Assignment:
Search the data below for "this" and report how many lines contain it, with no other text.

:: Data shown ::

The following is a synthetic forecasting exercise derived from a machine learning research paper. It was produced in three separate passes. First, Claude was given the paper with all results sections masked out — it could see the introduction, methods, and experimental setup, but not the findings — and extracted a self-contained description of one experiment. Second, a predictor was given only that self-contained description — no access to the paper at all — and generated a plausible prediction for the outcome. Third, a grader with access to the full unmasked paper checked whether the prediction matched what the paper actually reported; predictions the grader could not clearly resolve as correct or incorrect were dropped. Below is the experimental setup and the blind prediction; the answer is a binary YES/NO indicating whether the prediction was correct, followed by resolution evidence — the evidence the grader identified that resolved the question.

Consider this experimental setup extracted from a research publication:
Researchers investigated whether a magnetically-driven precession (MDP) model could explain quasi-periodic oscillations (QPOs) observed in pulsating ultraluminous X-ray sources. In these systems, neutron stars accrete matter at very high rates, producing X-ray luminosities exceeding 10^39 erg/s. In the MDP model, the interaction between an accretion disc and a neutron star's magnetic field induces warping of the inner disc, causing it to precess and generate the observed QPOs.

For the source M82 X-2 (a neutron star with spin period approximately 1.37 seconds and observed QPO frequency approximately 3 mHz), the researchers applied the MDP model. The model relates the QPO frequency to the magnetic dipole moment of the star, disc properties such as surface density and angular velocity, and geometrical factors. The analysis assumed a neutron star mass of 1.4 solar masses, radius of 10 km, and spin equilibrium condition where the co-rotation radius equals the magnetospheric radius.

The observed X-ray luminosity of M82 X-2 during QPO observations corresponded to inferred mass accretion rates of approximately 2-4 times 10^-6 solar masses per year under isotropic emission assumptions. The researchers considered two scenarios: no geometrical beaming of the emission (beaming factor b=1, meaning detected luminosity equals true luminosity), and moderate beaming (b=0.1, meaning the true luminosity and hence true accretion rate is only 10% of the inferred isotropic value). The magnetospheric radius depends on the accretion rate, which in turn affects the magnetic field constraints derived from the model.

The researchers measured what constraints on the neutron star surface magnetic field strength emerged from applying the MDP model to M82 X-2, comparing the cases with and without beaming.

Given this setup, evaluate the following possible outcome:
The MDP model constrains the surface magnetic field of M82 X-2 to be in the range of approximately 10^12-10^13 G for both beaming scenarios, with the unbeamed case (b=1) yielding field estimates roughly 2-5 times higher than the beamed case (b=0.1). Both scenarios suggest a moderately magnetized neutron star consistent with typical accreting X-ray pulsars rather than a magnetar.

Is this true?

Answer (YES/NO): YES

:::

Reply:
3